Combine with cofactors. Vitamin D works in concert with magnesium (which we covered in our magnesium guide) and vitamin K2. Magnesium is required for vitamin D metabolism, and K2 helps direct calcium to bones rather than arteries. A combined approach is more physiologically sound than vitamin D in isolation.
Retest annually. Your levels will change with seasons, lifestyle, and body composition. Annual testing keeps your approach calibrated to reality rather than assumption.
Frequently Asked Questions
Can vitamin D supplementation increase my testosterone levels?
It depends on your baseline. If you are vitamin D deficient (below 30 ng/mL), correcting that deficiency may support testosterone production — a 2024 meta-analysis found modest increases in total testosterone from supplementation. However, if your vitamin D levels are already adequate, additional supplementation is unlikely to meaningfully raise testosterone. It corrects a bottleneck rather than enhancing production beyond your natural baseline.
How long does it take for vitamin D supplementation to work?
Serum levels typically begin to rise within 1-2 weeks of consistent supplementation, but achieving a new steady state takes approximately 2-3 months. This is why retesting is recommended at the 3-month mark rather than sooner. Sleep quality improvements may be noticed within 4-8 weeks in deficient individuals, while other benefits accrue more gradually.
Is it possible to get enough vitamin D from sunlight alone?

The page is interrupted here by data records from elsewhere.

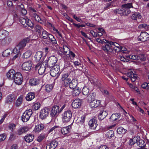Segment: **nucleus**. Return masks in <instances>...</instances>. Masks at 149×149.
I'll return each instance as SVG.
<instances>
[{
	"label": "nucleus",
	"instance_id": "nucleus-55",
	"mask_svg": "<svg viewBox=\"0 0 149 149\" xmlns=\"http://www.w3.org/2000/svg\"><path fill=\"white\" fill-rule=\"evenodd\" d=\"M49 25L52 28V29L54 31H55V32L57 33L59 36L61 37H62V35L61 33L59 32V31H58V30L56 29L54 27V26L52 25L51 23H49Z\"/></svg>",
	"mask_w": 149,
	"mask_h": 149
},
{
	"label": "nucleus",
	"instance_id": "nucleus-61",
	"mask_svg": "<svg viewBox=\"0 0 149 149\" xmlns=\"http://www.w3.org/2000/svg\"><path fill=\"white\" fill-rule=\"evenodd\" d=\"M118 59L123 62H127L128 61V60L125 58L123 56H120L118 57Z\"/></svg>",
	"mask_w": 149,
	"mask_h": 149
},
{
	"label": "nucleus",
	"instance_id": "nucleus-17",
	"mask_svg": "<svg viewBox=\"0 0 149 149\" xmlns=\"http://www.w3.org/2000/svg\"><path fill=\"white\" fill-rule=\"evenodd\" d=\"M97 120L95 118H93L89 121L88 125L91 129L94 130L97 125Z\"/></svg>",
	"mask_w": 149,
	"mask_h": 149
},
{
	"label": "nucleus",
	"instance_id": "nucleus-1",
	"mask_svg": "<svg viewBox=\"0 0 149 149\" xmlns=\"http://www.w3.org/2000/svg\"><path fill=\"white\" fill-rule=\"evenodd\" d=\"M96 41L99 43L102 44L105 43L104 46L102 47L103 49L108 54L110 53H114L116 52L121 51V50H125L124 47H121L118 43L116 42H113L109 41L105 39H102V38H97Z\"/></svg>",
	"mask_w": 149,
	"mask_h": 149
},
{
	"label": "nucleus",
	"instance_id": "nucleus-19",
	"mask_svg": "<svg viewBox=\"0 0 149 149\" xmlns=\"http://www.w3.org/2000/svg\"><path fill=\"white\" fill-rule=\"evenodd\" d=\"M9 34V32L7 31L4 29L0 30V40H2V42H3L6 37Z\"/></svg>",
	"mask_w": 149,
	"mask_h": 149
},
{
	"label": "nucleus",
	"instance_id": "nucleus-32",
	"mask_svg": "<svg viewBox=\"0 0 149 149\" xmlns=\"http://www.w3.org/2000/svg\"><path fill=\"white\" fill-rule=\"evenodd\" d=\"M35 97V94L33 92H30L26 95V99L28 101H31Z\"/></svg>",
	"mask_w": 149,
	"mask_h": 149
},
{
	"label": "nucleus",
	"instance_id": "nucleus-36",
	"mask_svg": "<svg viewBox=\"0 0 149 149\" xmlns=\"http://www.w3.org/2000/svg\"><path fill=\"white\" fill-rule=\"evenodd\" d=\"M23 97L22 95H21L18 98L15 102L16 106L18 107L21 105L22 102Z\"/></svg>",
	"mask_w": 149,
	"mask_h": 149
},
{
	"label": "nucleus",
	"instance_id": "nucleus-63",
	"mask_svg": "<svg viewBox=\"0 0 149 149\" xmlns=\"http://www.w3.org/2000/svg\"><path fill=\"white\" fill-rule=\"evenodd\" d=\"M6 135L5 134H0V142L4 141L6 139Z\"/></svg>",
	"mask_w": 149,
	"mask_h": 149
},
{
	"label": "nucleus",
	"instance_id": "nucleus-26",
	"mask_svg": "<svg viewBox=\"0 0 149 149\" xmlns=\"http://www.w3.org/2000/svg\"><path fill=\"white\" fill-rule=\"evenodd\" d=\"M100 102L99 100H94L90 103V106L92 108H96L99 105Z\"/></svg>",
	"mask_w": 149,
	"mask_h": 149
},
{
	"label": "nucleus",
	"instance_id": "nucleus-38",
	"mask_svg": "<svg viewBox=\"0 0 149 149\" xmlns=\"http://www.w3.org/2000/svg\"><path fill=\"white\" fill-rule=\"evenodd\" d=\"M120 116V113L113 114L111 116L110 119L113 121H115L119 119Z\"/></svg>",
	"mask_w": 149,
	"mask_h": 149
},
{
	"label": "nucleus",
	"instance_id": "nucleus-52",
	"mask_svg": "<svg viewBox=\"0 0 149 149\" xmlns=\"http://www.w3.org/2000/svg\"><path fill=\"white\" fill-rule=\"evenodd\" d=\"M122 7L123 8L128 9L133 7L132 3H131L123 4L122 5Z\"/></svg>",
	"mask_w": 149,
	"mask_h": 149
},
{
	"label": "nucleus",
	"instance_id": "nucleus-28",
	"mask_svg": "<svg viewBox=\"0 0 149 149\" xmlns=\"http://www.w3.org/2000/svg\"><path fill=\"white\" fill-rule=\"evenodd\" d=\"M71 126L69 125L67 126L62 127L61 130V133L63 134H67L70 131Z\"/></svg>",
	"mask_w": 149,
	"mask_h": 149
},
{
	"label": "nucleus",
	"instance_id": "nucleus-40",
	"mask_svg": "<svg viewBox=\"0 0 149 149\" xmlns=\"http://www.w3.org/2000/svg\"><path fill=\"white\" fill-rule=\"evenodd\" d=\"M137 145L141 147L139 149H147L144 146L145 142L143 140H140L139 142L137 143Z\"/></svg>",
	"mask_w": 149,
	"mask_h": 149
},
{
	"label": "nucleus",
	"instance_id": "nucleus-42",
	"mask_svg": "<svg viewBox=\"0 0 149 149\" xmlns=\"http://www.w3.org/2000/svg\"><path fill=\"white\" fill-rule=\"evenodd\" d=\"M70 60V58L69 57H67L65 58V67L67 68L68 67H70L71 63Z\"/></svg>",
	"mask_w": 149,
	"mask_h": 149
},
{
	"label": "nucleus",
	"instance_id": "nucleus-24",
	"mask_svg": "<svg viewBox=\"0 0 149 149\" xmlns=\"http://www.w3.org/2000/svg\"><path fill=\"white\" fill-rule=\"evenodd\" d=\"M16 8L20 10L21 14L22 15H24L27 14V11L24 8V5L23 4H17Z\"/></svg>",
	"mask_w": 149,
	"mask_h": 149
},
{
	"label": "nucleus",
	"instance_id": "nucleus-43",
	"mask_svg": "<svg viewBox=\"0 0 149 149\" xmlns=\"http://www.w3.org/2000/svg\"><path fill=\"white\" fill-rule=\"evenodd\" d=\"M31 54V52L30 50H28L23 54L22 57L24 58H27L29 57Z\"/></svg>",
	"mask_w": 149,
	"mask_h": 149
},
{
	"label": "nucleus",
	"instance_id": "nucleus-29",
	"mask_svg": "<svg viewBox=\"0 0 149 149\" xmlns=\"http://www.w3.org/2000/svg\"><path fill=\"white\" fill-rule=\"evenodd\" d=\"M108 115V113L106 111L101 110L100 111L98 115L99 119L102 120L104 118Z\"/></svg>",
	"mask_w": 149,
	"mask_h": 149
},
{
	"label": "nucleus",
	"instance_id": "nucleus-47",
	"mask_svg": "<svg viewBox=\"0 0 149 149\" xmlns=\"http://www.w3.org/2000/svg\"><path fill=\"white\" fill-rule=\"evenodd\" d=\"M137 137H134L132 139H130V141L129 144L131 145H133L135 143H138Z\"/></svg>",
	"mask_w": 149,
	"mask_h": 149
},
{
	"label": "nucleus",
	"instance_id": "nucleus-54",
	"mask_svg": "<svg viewBox=\"0 0 149 149\" xmlns=\"http://www.w3.org/2000/svg\"><path fill=\"white\" fill-rule=\"evenodd\" d=\"M21 51V50L17 45L13 49V51H12V52L14 54H19V53Z\"/></svg>",
	"mask_w": 149,
	"mask_h": 149
},
{
	"label": "nucleus",
	"instance_id": "nucleus-58",
	"mask_svg": "<svg viewBox=\"0 0 149 149\" xmlns=\"http://www.w3.org/2000/svg\"><path fill=\"white\" fill-rule=\"evenodd\" d=\"M71 79L69 78L63 81V85L64 86H69L70 83L71 81Z\"/></svg>",
	"mask_w": 149,
	"mask_h": 149
},
{
	"label": "nucleus",
	"instance_id": "nucleus-12",
	"mask_svg": "<svg viewBox=\"0 0 149 149\" xmlns=\"http://www.w3.org/2000/svg\"><path fill=\"white\" fill-rule=\"evenodd\" d=\"M32 63L31 61H28L24 62L22 65V69L24 70L29 71L31 69Z\"/></svg>",
	"mask_w": 149,
	"mask_h": 149
},
{
	"label": "nucleus",
	"instance_id": "nucleus-59",
	"mask_svg": "<svg viewBox=\"0 0 149 149\" xmlns=\"http://www.w3.org/2000/svg\"><path fill=\"white\" fill-rule=\"evenodd\" d=\"M40 104L39 103L37 102L35 103L33 106V108L35 110H38L40 107Z\"/></svg>",
	"mask_w": 149,
	"mask_h": 149
},
{
	"label": "nucleus",
	"instance_id": "nucleus-64",
	"mask_svg": "<svg viewBox=\"0 0 149 149\" xmlns=\"http://www.w3.org/2000/svg\"><path fill=\"white\" fill-rule=\"evenodd\" d=\"M69 76V74L68 73H66L65 74H64L62 75V77L61 78V80L62 81H64L65 79H69V78H68V77Z\"/></svg>",
	"mask_w": 149,
	"mask_h": 149
},
{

In theory, yes — 15-20 minutes of midday sun exposure on bare arms and legs can produce 10,000-20,000 IU of vitamin D. In practice, this is difficult for most men over 35 who work indoors, live above the 37th parallel (roughly the latitude of San Francisco or Athens), or use sunscreen. During winter months at higher latitudes, UVB radiation is insufficient for vitamin D synthesis regardless of time spent outdoors.
Should I take vitamin D2 or D3?
Vitamin D3 (cholecalciferol) is the preferred form based on evidence of superior bioavailability and more effective, sustained elevation of serum 25(OH)D levels. D2 (ergocalciferol) is less potent and clears from the body faster. Most current clinical guidelines recommend D3 for supplementation.
Can I take too much vitamin D?
Yes. Vitamin D toxicity (hypervitaminosis D) is rare but possible, typically occurring at serum levels above 100 ng/mL from prolonged supplementation at very high doses (above 10,000 IU daily for months). Toxicity causes hypercalcaemia — elevated blood calcium — which can lead to nausea, kidney damage, and cardiovascular complications. This is why testing and moderate dosing are both important.
This article is for informational purposes only and does not constitute medical advice. Consult a qualified healthcare professional before starting any supplementation protocol, particularly if you have existing health conditions or are taking medications. Individual needs vary — testing is the only way to determine your specific vitamin D status and appropriate intervention.